Bangko Sentral ng Pilipinas Governor Benjamin Diokno said Thursday the country is on its way to “full recovery” despite the lingering COVID-19 pandemic and the prolonged Russia-Ukraine conflict in Eastern Europe.
Diokno said during the launch of the World Bank’s Philippines Economic Update June 2022 Report the economy grew 5.7 percent last year and sustained its robust momentum with an 8.3-percent expansion in the first quarter of 2022 after the pandemic-driven recession in 2020.
“We expect the economy to grow much faster in the second quarter, making the growth target for this year of 7 percent to 8 percent doable,” Diokno said.
Diokno said the country’s strengths supporting full recovery include rising employment, surging foreign direct investments, a vibrant manufacturing sector, improving business and consumer outlook and a rebound in domestic economic activity.

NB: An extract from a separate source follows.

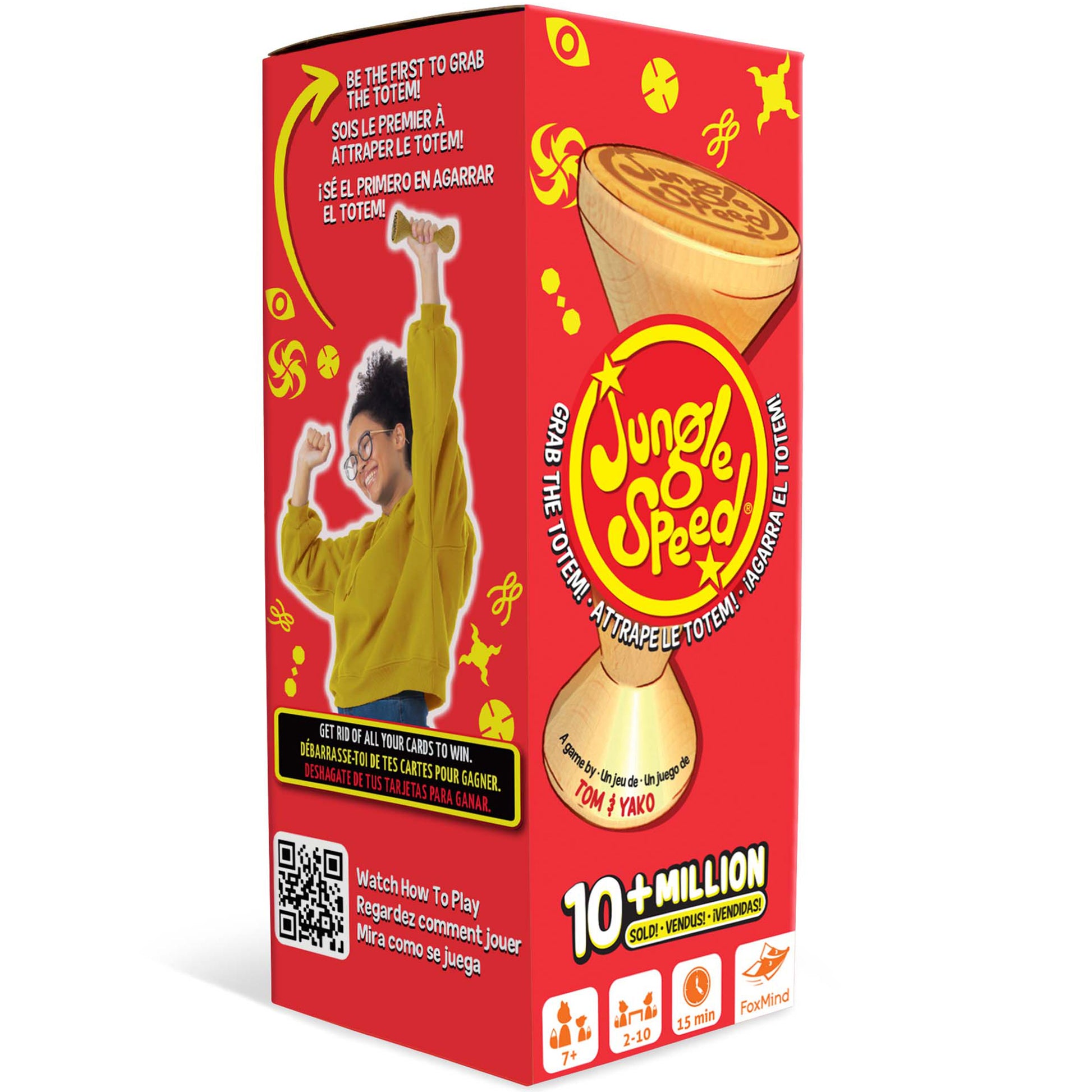 Jungle Speed card game box with red packaging, yellow totem, and player grabbing it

He said the employment rate was close to its pre-pandemic level. From a peak of 17.6 percent in April 2020 at the early onslaught of the pandemic, the unemployment rate fell to 5.8 percent in March this year.
Foreign direct investments reached an all-time high last year, growing by 54.2 percent. In the first two months, FDIs went up by 8.0 percent to $1.7 billion.
Manufacturing strongly rebounded, with the purchasing managers’ index at 54.1 in May. This represents nine months of expansion in factory activity.
Diokno said the strong rebound in domestic economic activity and labor market conditions in the first quarter provided scope for the BSP to start rolling back its pandemic-induced interventions.
The BSP reduced the provisional advances to the national government from P540 billion in 2020 and 2021 to P300 billion in January 2022. The national government fully settled its loans on May 20, 2022 ahead of the June 11, 2022 schedule.
“One thing is sure: economies with strong fundamentals tend to handle crises better. In the case of the Philippines, it entered the pandemic with strong macroeconomic fundamentals. Its healthy external accounts and hefty gross international reserves served as a buffer during the pandemic,” Diokno said.
He said the government’s fiscal space allowed it to finance its huge COVID-19 response without incurring unmanageable public sector debts. “Given all these positive developments, we are optimistic that the Philippine economy will do better this year,” he said.
The World Bank said the Philippine economy might grow this year by 5.7 percent and 5.6 percent in the next two years, but warned that domestic and external headwinds could negatively impact these growth projections.
World Bank senior economist Kevin Chua said in an online briefing that the “growth outlook for the Philippines remains positive but subject to downside risks.”
Chua mentioned the upward trajectory of inflation, the ongoing war between Russia and Ukraine, the monetary policy normalization in the US, slowdown in China and the lingering risks posed by the COVID-19 pandemic.